The connection helped the young entertainer reach dizzying heights of stardom in Brazil.
Following his affair with Xuxa and his divorce from Rosemeri, Pelé had a relationship with Selma Fonseca, a author for Billboard whom he met in 1989 when she was 23 and he was nearly 50.
“We [met] in NYC . . . After an extended courtship we dated for nine months,” said Fonseca in an interview on Medium last 12 months. “He desired to get married but, because of assorted circumstances, we didn’t. But he was loving, fun, a gentleman, all the time very grateful for his success and generous. He was glad to sign autographs, take photos and hug his fans, it was awesome to see how he took the time for everybody.”
Just a few years after that relationship, Pelé married gospel singer Assiria Seixas Lemos in 1994. The couple’s twins, Celeste and Joshua, were born two years later.

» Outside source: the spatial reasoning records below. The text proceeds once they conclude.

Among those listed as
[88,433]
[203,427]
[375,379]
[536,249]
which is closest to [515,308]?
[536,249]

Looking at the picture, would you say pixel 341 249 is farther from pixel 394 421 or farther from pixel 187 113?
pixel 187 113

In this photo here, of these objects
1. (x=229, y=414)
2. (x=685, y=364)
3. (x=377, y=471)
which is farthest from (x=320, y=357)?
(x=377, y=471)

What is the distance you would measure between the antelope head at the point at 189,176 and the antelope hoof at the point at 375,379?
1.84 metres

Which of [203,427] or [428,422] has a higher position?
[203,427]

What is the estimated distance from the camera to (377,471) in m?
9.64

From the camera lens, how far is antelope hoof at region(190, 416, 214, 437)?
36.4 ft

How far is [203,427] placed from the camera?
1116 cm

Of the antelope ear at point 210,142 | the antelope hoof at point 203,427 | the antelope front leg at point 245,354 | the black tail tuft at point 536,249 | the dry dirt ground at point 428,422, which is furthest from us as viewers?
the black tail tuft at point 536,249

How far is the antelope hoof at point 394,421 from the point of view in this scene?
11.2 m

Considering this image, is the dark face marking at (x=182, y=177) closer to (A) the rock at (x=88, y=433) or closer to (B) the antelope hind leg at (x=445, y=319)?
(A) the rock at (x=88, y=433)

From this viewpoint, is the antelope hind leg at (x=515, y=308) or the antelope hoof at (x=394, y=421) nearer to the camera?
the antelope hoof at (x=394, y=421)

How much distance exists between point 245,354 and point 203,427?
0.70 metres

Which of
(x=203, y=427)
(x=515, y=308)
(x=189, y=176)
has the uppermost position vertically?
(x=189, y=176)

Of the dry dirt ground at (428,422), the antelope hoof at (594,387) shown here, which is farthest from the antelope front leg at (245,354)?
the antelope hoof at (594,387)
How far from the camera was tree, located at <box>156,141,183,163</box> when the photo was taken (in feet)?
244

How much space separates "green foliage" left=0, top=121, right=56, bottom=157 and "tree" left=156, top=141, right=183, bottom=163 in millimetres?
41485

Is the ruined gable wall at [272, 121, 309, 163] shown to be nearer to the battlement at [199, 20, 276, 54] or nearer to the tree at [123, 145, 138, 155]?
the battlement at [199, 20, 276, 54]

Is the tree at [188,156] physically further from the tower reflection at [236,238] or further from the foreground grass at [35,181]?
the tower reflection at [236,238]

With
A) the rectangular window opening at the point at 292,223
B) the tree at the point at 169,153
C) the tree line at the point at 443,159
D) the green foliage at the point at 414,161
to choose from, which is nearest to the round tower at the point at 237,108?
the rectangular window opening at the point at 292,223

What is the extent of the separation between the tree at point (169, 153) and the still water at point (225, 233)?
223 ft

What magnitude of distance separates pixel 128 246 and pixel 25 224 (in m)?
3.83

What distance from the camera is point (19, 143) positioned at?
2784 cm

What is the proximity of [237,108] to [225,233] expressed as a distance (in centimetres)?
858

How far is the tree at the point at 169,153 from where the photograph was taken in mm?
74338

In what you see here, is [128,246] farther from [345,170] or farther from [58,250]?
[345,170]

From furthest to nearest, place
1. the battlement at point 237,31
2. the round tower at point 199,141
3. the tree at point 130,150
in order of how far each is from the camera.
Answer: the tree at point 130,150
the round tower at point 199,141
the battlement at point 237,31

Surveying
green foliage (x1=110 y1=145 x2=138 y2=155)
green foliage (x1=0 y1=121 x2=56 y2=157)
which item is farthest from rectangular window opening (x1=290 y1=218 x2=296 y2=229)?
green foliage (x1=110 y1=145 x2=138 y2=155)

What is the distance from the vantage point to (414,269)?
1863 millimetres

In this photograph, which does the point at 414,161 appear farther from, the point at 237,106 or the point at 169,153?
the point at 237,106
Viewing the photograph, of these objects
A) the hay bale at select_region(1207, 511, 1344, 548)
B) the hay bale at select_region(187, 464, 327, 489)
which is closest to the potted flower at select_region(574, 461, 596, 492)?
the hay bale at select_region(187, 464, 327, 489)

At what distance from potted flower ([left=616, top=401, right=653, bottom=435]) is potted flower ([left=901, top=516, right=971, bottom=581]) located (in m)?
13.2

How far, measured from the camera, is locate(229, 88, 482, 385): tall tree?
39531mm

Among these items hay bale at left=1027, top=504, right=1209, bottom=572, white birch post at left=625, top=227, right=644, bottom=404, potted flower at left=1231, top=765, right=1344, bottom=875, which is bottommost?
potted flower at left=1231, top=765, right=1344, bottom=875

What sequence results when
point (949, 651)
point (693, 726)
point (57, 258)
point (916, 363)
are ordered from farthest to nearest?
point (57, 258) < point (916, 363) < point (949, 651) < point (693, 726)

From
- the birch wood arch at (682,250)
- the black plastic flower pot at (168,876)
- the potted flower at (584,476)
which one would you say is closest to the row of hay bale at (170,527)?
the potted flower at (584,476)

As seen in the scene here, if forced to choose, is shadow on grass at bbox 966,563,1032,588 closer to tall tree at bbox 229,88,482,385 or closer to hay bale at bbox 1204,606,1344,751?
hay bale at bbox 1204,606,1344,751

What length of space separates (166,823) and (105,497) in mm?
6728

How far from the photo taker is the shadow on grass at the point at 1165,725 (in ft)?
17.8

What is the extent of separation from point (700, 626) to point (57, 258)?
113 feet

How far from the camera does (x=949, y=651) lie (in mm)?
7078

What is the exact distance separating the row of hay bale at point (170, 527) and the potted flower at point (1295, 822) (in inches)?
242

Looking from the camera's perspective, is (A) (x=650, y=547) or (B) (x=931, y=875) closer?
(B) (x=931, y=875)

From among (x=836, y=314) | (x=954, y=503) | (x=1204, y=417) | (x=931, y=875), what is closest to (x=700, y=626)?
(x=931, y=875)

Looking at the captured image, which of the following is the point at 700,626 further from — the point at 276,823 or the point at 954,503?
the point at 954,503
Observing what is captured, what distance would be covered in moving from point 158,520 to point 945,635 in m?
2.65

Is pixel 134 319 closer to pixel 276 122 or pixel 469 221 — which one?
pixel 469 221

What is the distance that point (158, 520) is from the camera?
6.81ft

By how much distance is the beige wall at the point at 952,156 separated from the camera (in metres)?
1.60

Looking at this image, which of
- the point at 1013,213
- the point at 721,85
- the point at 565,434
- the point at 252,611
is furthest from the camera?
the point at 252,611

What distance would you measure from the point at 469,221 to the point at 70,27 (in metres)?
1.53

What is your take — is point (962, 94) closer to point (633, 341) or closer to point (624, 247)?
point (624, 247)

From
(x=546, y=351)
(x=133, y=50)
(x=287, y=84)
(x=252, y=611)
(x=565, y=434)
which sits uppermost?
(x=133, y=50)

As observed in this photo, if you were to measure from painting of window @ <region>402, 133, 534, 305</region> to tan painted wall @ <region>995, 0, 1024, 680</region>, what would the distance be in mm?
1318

In 1995, Pelé was named Extraordinary Minister for Sports in Brazil and faced increasing pressure from his first child, Machado, to undergo a DNA test. She eventually adopted his surname, wrote a book — “The Daughter the King Didn’t Want” in 1998 — and used her notoriety to run for city council in the city of Santos, where Pelé’s old team was situated. As a politician, Machado lobbied at no cost DNA tests to be provided to children trying to find biological parents, a practice that continues to today.
In 2001, Machado filed suit demanding compensation from the soccer great, claiming in court papers that she didn’t enjoy the same emotional and financial support as his other children. The court rejected her claim.
Pelé, who didn’t show up for Machado’s funeral in 2006, later told a Brazilian reporter that he had decided to not pursue a relationship with Machado because people near her had approached him “in a not very friendly manner.”
He later relented when approached by Machado’s ex-husband, Ozeas Fellinto, who took the Machado’s two children to fulfill Pelé.
“I just wish to say that Sandra never received anything from Edson Arantes, not even a glass of water,” Fellinto said in a press statement. “While Sandra was alive, her mother, who worked as a housekeeper, raised her. Pele never helped.”
Fellinto later said that Pelé was paying for the children’s education after being taken to court.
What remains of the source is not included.